The putative AraC-type transcriptional regulator STM1082 facilitates Salmonella pathogenicity through modulation of intestinal invasion and intracellular replication

Salmonella is a food-borne zoonotic pathogen that causes human gastroenteritis and potentially fatal systemic infections. The invasion of intestinal epithelial cells and the survival and replication within host macrophages are essential for the intestinal and systemic infections caused by Salmonella, respectively. To precisely regulate the expression of virulence-related genes, Salmonella relies on a series of regulatory proteins. In this study, we identified STM1082, a putative AraC-type transcriptional regulator, as a new virulence activator in Salmonella. The expression of the STM1082 gene is up-regulated when Salmonella invades HeLa epithelial cells and replicates within RAW264.7 macrophages. Mutation of STM1082 impaired the ability of Salmonella to invade HeLa cells and replicate in RAW264.7 cells, and reduced its colonization in the mouse intestine, liver, and spleen. These results suggest that STM1082 facilitates Salmonella pathogenicity by promoting both its intestinal and systemic infections.
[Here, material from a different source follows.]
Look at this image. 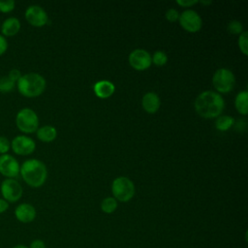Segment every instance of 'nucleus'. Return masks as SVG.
<instances>
[{"label": "nucleus", "instance_id": "1", "mask_svg": "<svg viewBox=\"0 0 248 248\" xmlns=\"http://www.w3.org/2000/svg\"><path fill=\"white\" fill-rule=\"evenodd\" d=\"M196 111L204 118H213L221 114L224 108L222 96L214 91L205 90L199 94L195 100Z\"/></svg>", "mask_w": 248, "mask_h": 248}, {"label": "nucleus", "instance_id": "2", "mask_svg": "<svg viewBox=\"0 0 248 248\" xmlns=\"http://www.w3.org/2000/svg\"><path fill=\"white\" fill-rule=\"evenodd\" d=\"M19 174L29 186L38 188L45 183L47 170L42 161L38 159H28L21 164Z\"/></svg>", "mask_w": 248, "mask_h": 248}, {"label": "nucleus", "instance_id": "3", "mask_svg": "<svg viewBox=\"0 0 248 248\" xmlns=\"http://www.w3.org/2000/svg\"><path fill=\"white\" fill-rule=\"evenodd\" d=\"M16 87L18 92L25 97H37L44 92L46 79L37 73L24 74L16 81Z\"/></svg>", "mask_w": 248, "mask_h": 248}, {"label": "nucleus", "instance_id": "4", "mask_svg": "<svg viewBox=\"0 0 248 248\" xmlns=\"http://www.w3.org/2000/svg\"><path fill=\"white\" fill-rule=\"evenodd\" d=\"M16 127L23 133L31 134L37 131L39 126V118L37 113L30 108H23L16 113Z\"/></svg>", "mask_w": 248, "mask_h": 248}, {"label": "nucleus", "instance_id": "5", "mask_svg": "<svg viewBox=\"0 0 248 248\" xmlns=\"http://www.w3.org/2000/svg\"><path fill=\"white\" fill-rule=\"evenodd\" d=\"M111 190L114 199L120 202H128L133 198L135 194L134 183L125 176H119L115 178L112 182Z\"/></svg>", "mask_w": 248, "mask_h": 248}, {"label": "nucleus", "instance_id": "6", "mask_svg": "<svg viewBox=\"0 0 248 248\" xmlns=\"http://www.w3.org/2000/svg\"><path fill=\"white\" fill-rule=\"evenodd\" d=\"M212 82L219 92L228 93L233 88L235 78L231 70L227 68H220L215 71Z\"/></svg>", "mask_w": 248, "mask_h": 248}, {"label": "nucleus", "instance_id": "7", "mask_svg": "<svg viewBox=\"0 0 248 248\" xmlns=\"http://www.w3.org/2000/svg\"><path fill=\"white\" fill-rule=\"evenodd\" d=\"M0 192L2 198L8 202H17L23 193L19 182L15 178H5L0 185Z\"/></svg>", "mask_w": 248, "mask_h": 248}, {"label": "nucleus", "instance_id": "8", "mask_svg": "<svg viewBox=\"0 0 248 248\" xmlns=\"http://www.w3.org/2000/svg\"><path fill=\"white\" fill-rule=\"evenodd\" d=\"M11 148L16 154L25 156L34 152L36 143L30 137L25 135H18L12 140Z\"/></svg>", "mask_w": 248, "mask_h": 248}, {"label": "nucleus", "instance_id": "9", "mask_svg": "<svg viewBox=\"0 0 248 248\" xmlns=\"http://www.w3.org/2000/svg\"><path fill=\"white\" fill-rule=\"evenodd\" d=\"M18 161L11 154L0 155V173L7 178H16L19 174Z\"/></svg>", "mask_w": 248, "mask_h": 248}, {"label": "nucleus", "instance_id": "10", "mask_svg": "<svg viewBox=\"0 0 248 248\" xmlns=\"http://www.w3.org/2000/svg\"><path fill=\"white\" fill-rule=\"evenodd\" d=\"M179 22L181 26L189 32H197L202 27V18L200 15L191 9L185 10L179 15Z\"/></svg>", "mask_w": 248, "mask_h": 248}, {"label": "nucleus", "instance_id": "11", "mask_svg": "<svg viewBox=\"0 0 248 248\" xmlns=\"http://www.w3.org/2000/svg\"><path fill=\"white\" fill-rule=\"evenodd\" d=\"M25 18L33 26H43L47 22V15L46 11L38 5H31L25 10Z\"/></svg>", "mask_w": 248, "mask_h": 248}, {"label": "nucleus", "instance_id": "12", "mask_svg": "<svg viewBox=\"0 0 248 248\" xmlns=\"http://www.w3.org/2000/svg\"><path fill=\"white\" fill-rule=\"evenodd\" d=\"M129 62L137 70H144L151 65V56L148 51L142 48L134 49L129 55Z\"/></svg>", "mask_w": 248, "mask_h": 248}, {"label": "nucleus", "instance_id": "13", "mask_svg": "<svg viewBox=\"0 0 248 248\" xmlns=\"http://www.w3.org/2000/svg\"><path fill=\"white\" fill-rule=\"evenodd\" d=\"M15 216L20 223H31L36 218V209L32 204L22 202L16 207Z\"/></svg>", "mask_w": 248, "mask_h": 248}, {"label": "nucleus", "instance_id": "14", "mask_svg": "<svg viewBox=\"0 0 248 248\" xmlns=\"http://www.w3.org/2000/svg\"><path fill=\"white\" fill-rule=\"evenodd\" d=\"M19 29H20V21L17 17H15V16L7 17L0 25L1 35H3L5 38L17 34Z\"/></svg>", "mask_w": 248, "mask_h": 248}, {"label": "nucleus", "instance_id": "15", "mask_svg": "<svg viewBox=\"0 0 248 248\" xmlns=\"http://www.w3.org/2000/svg\"><path fill=\"white\" fill-rule=\"evenodd\" d=\"M141 104L147 112H155L160 107V98L155 92H147L143 95Z\"/></svg>", "mask_w": 248, "mask_h": 248}, {"label": "nucleus", "instance_id": "16", "mask_svg": "<svg viewBox=\"0 0 248 248\" xmlns=\"http://www.w3.org/2000/svg\"><path fill=\"white\" fill-rule=\"evenodd\" d=\"M94 91L97 96L101 98H108L113 93L114 85L109 80H100L94 84Z\"/></svg>", "mask_w": 248, "mask_h": 248}, {"label": "nucleus", "instance_id": "17", "mask_svg": "<svg viewBox=\"0 0 248 248\" xmlns=\"http://www.w3.org/2000/svg\"><path fill=\"white\" fill-rule=\"evenodd\" d=\"M36 134H37V138L40 140L45 141V142H49V141H52L56 138L57 132L53 126L45 125V126L38 128L36 131Z\"/></svg>", "mask_w": 248, "mask_h": 248}, {"label": "nucleus", "instance_id": "18", "mask_svg": "<svg viewBox=\"0 0 248 248\" xmlns=\"http://www.w3.org/2000/svg\"><path fill=\"white\" fill-rule=\"evenodd\" d=\"M247 100H248V91L247 90H243V91H240L237 93V95L235 97L234 105H235V108L238 112H240L242 114L247 113V111H248Z\"/></svg>", "mask_w": 248, "mask_h": 248}, {"label": "nucleus", "instance_id": "19", "mask_svg": "<svg viewBox=\"0 0 248 248\" xmlns=\"http://www.w3.org/2000/svg\"><path fill=\"white\" fill-rule=\"evenodd\" d=\"M234 123V120L230 115H222L219 116L215 121V126L220 131H226L230 129Z\"/></svg>", "mask_w": 248, "mask_h": 248}, {"label": "nucleus", "instance_id": "20", "mask_svg": "<svg viewBox=\"0 0 248 248\" xmlns=\"http://www.w3.org/2000/svg\"><path fill=\"white\" fill-rule=\"evenodd\" d=\"M16 82L12 80L8 76H3L0 78V93H9L15 89Z\"/></svg>", "mask_w": 248, "mask_h": 248}, {"label": "nucleus", "instance_id": "21", "mask_svg": "<svg viewBox=\"0 0 248 248\" xmlns=\"http://www.w3.org/2000/svg\"><path fill=\"white\" fill-rule=\"evenodd\" d=\"M117 207V202L112 197H108L104 199L101 202V209L105 213H112Z\"/></svg>", "mask_w": 248, "mask_h": 248}, {"label": "nucleus", "instance_id": "22", "mask_svg": "<svg viewBox=\"0 0 248 248\" xmlns=\"http://www.w3.org/2000/svg\"><path fill=\"white\" fill-rule=\"evenodd\" d=\"M151 60L152 62H154L156 65L158 66H162V65H165L168 61V56L167 54L162 51V50H157L154 52L153 56L151 57Z\"/></svg>", "mask_w": 248, "mask_h": 248}, {"label": "nucleus", "instance_id": "23", "mask_svg": "<svg viewBox=\"0 0 248 248\" xmlns=\"http://www.w3.org/2000/svg\"><path fill=\"white\" fill-rule=\"evenodd\" d=\"M247 39H248V33L247 31H242L239 35V38H238V46H239V48L240 50L245 54L247 55L248 54V42H247Z\"/></svg>", "mask_w": 248, "mask_h": 248}, {"label": "nucleus", "instance_id": "24", "mask_svg": "<svg viewBox=\"0 0 248 248\" xmlns=\"http://www.w3.org/2000/svg\"><path fill=\"white\" fill-rule=\"evenodd\" d=\"M242 24L238 20H231L227 26L228 31L232 34H240L242 32Z\"/></svg>", "mask_w": 248, "mask_h": 248}, {"label": "nucleus", "instance_id": "25", "mask_svg": "<svg viewBox=\"0 0 248 248\" xmlns=\"http://www.w3.org/2000/svg\"><path fill=\"white\" fill-rule=\"evenodd\" d=\"M16 2L14 0H0V12L7 14L15 9Z\"/></svg>", "mask_w": 248, "mask_h": 248}, {"label": "nucleus", "instance_id": "26", "mask_svg": "<svg viewBox=\"0 0 248 248\" xmlns=\"http://www.w3.org/2000/svg\"><path fill=\"white\" fill-rule=\"evenodd\" d=\"M11 149V141L8 138L4 136H0V155L7 154Z\"/></svg>", "mask_w": 248, "mask_h": 248}, {"label": "nucleus", "instance_id": "27", "mask_svg": "<svg viewBox=\"0 0 248 248\" xmlns=\"http://www.w3.org/2000/svg\"><path fill=\"white\" fill-rule=\"evenodd\" d=\"M178 17H179V14L175 9L170 8L166 12V18L170 21H175L178 19Z\"/></svg>", "mask_w": 248, "mask_h": 248}, {"label": "nucleus", "instance_id": "28", "mask_svg": "<svg viewBox=\"0 0 248 248\" xmlns=\"http://www.w3.org/2000/svg\"><path fill=\"white\" fill-rule=\"evenodd\" d=\"M7 76H8L12 80H14L15 82H16V81L19 79V78L21 77V73H20V71L17 70V69H12V70L9 71V73H8Z\"/></svg>", "mask_w": 248, "mask_h": 248}, {"label": "nucleus", "instance_id": "29", "mask_svg": "<svg viewBox=\"0 0 248 248\" xmlns=\"http://www.w3.org/2000/svg\"><path fill=\"white\" fill-rule=\"evenodd\" d=\"M8 48V41L7 39L0 34V56L3 55Z\"/></svg>", "mask_w": 248, "mask_h": 248}, {"label": "nucleus", "instance_id": "30", "mask_svg": "<svg viewBox=\"0 0 248 248\" xmlns=\"http://www.w3.org/2000/svg\"><path fill=\"white\" fill-rule=\"evenodd\" d=\"M29 248H46V243L41 239H35L30 243Z\"/></svg>", "mask_w": 248, "mask_h": 248}, {"label": "nucleus", "instance_id": "31", "mask_svg": "<svg viewBox=\"0 0 248 248\" xmlns=\"http://www.w3.org/2000/svg\"><path fill=\"white\" fill-rule=\"evenodd\" d=\"M198 0H176V3L181 5V6H185V7H190L196 3H198Z\"/></svg>", "mask_w": 248, "mask_h": 248}, {"label": "nucleus", "instance_id": "32", "mask_svg": "<svg viewBox=\"0 0 248 248\" xmlns=\"http://www.w3.org/2000/svg\"><path fill=\"white\" fill-rule=\"evenodd\" d=\"M9 208V202L3 198H0V214L6 212Z\"/></svg>", "mask_w": 248, "mask_h": 248}, {"label": "nucleus", "instance_id": "33", "mask_svg": "<svg viewBox=\"0 0 248 248\" xmlns=\"http://www.w3.org/2000/svg\"><path fill=\"white\" fill-rule=\"evenodd\" d=\"M13 248H29V247H27L26 245H23V244H16Z\"/></svg>", "mask_w": 248, "mask_h": 248}, {"label": "nucleus", "instance_id": "34", "mask_svg": "<svg viewBox=\"0 0 248 248\" xmlns=\"http://www.w3.org/2000/svg\"><path fill=\"white\" fill-rule=\"evenodd\" d=\"M202 3H204V4H210L211 1H202Z\"/></svg>", "mask_w": 248, "mask_h": 248}]
</instances>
Moreover, under intestinal-mimicking conditions, STM1082 increased the expression of genes related to 1,2-propanediol and ethanolamine metabolism, which are linked to Salmonella‘s intestinal survival. Under macrophage-mimicking conditions, it upregulated genes involved in purine biosynthesis, associated with Salmonella‘s systemic virulence. Together, these findings highlight the significant role of STM1082 in modulating the pathogenic mechanisms of Salmonella.